🤖 AI Summary
A lack of benchmark datasets hinders visual object detection research in educational videos. Method: This paper introduces LVVO, the first large-scale, education-specific visual object detection benchmark, comprising 245 lecture videos from biology, computer science, and geoscience, with 4,000 annotated frames. Annotations are fine-grained across four object types: tables, charts, photographs, and diagrams. We formally define canonical visual object categories in educational contexts and employ a dual-annotator + expert arbitration protocol, achieving 83.41% inter-annotator F1 agreement. A novel semi-supervised strategy—integrating confidence-based filtering and model self-training—is proposed to expand the dataset into the high-quality LVVO_3k subset (3,000 frames).

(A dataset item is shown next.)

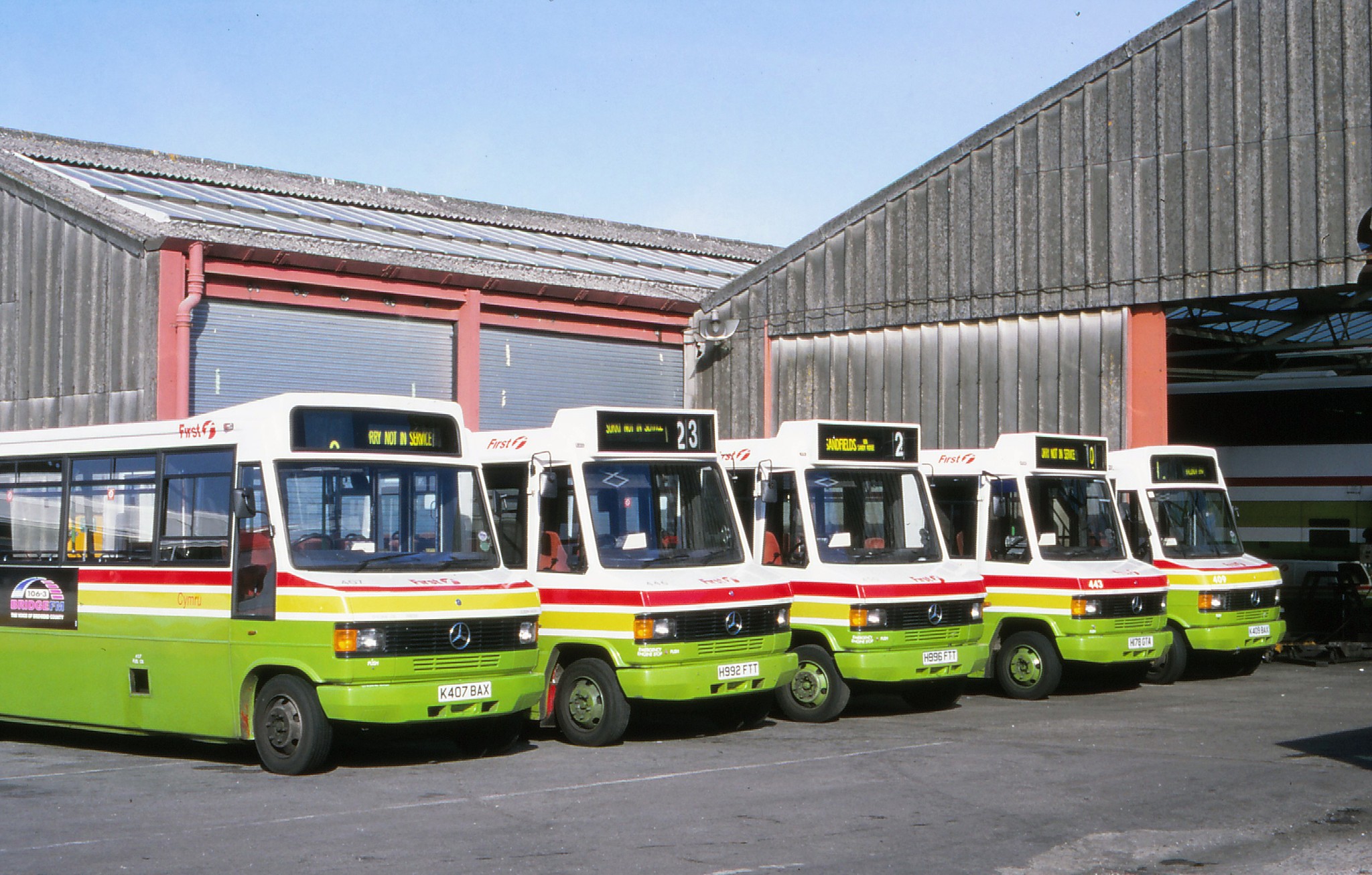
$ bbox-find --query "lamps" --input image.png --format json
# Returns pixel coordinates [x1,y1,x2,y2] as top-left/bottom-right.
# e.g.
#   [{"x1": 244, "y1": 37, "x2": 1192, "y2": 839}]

Contribution/Results: We publicly release LVVO_1k (1,000 human-verified frames) and LVVO_3k, establishing the first dedicated benchmark for educational video understanding and enabling rigorous development and evaluation of both supervised and semi-supervised detection methods.
📝 Abstract
We introduce the Lecture Video Visual Objects (LVVO) dataset, a new benchmark for visual object detection in educational video content. The dataset consists of 4,000 frames extracted from 245 lecture videos spanning biology, computer science, and geosciences. A subset of 1,000 frames, referred to as LVVO_1k, has been manually annotated with bounding boxes for four visual categories: Table, Chart-Graph, Photographic-image, and Visual-illustration. Each frame was labeled independently by two annotators, resulting in an inter-annotator F1 score of 83.41%, indicating strong agreement. To ensure high-quality consensus annotations, a third expert reviewed and resolved all cases of disagreement through a conflict resolution process. To expand the dataset, a semi-supervised approach was employed to automatically annotate the remaining 3,000 frames, forming LVVO_3k. The complete dataset offers a valuable resource for developing and evaluating both supervised and semi-supervised methods for visual content detection in educational videos. The LVVO dataset is publicly available to support further research in this domain.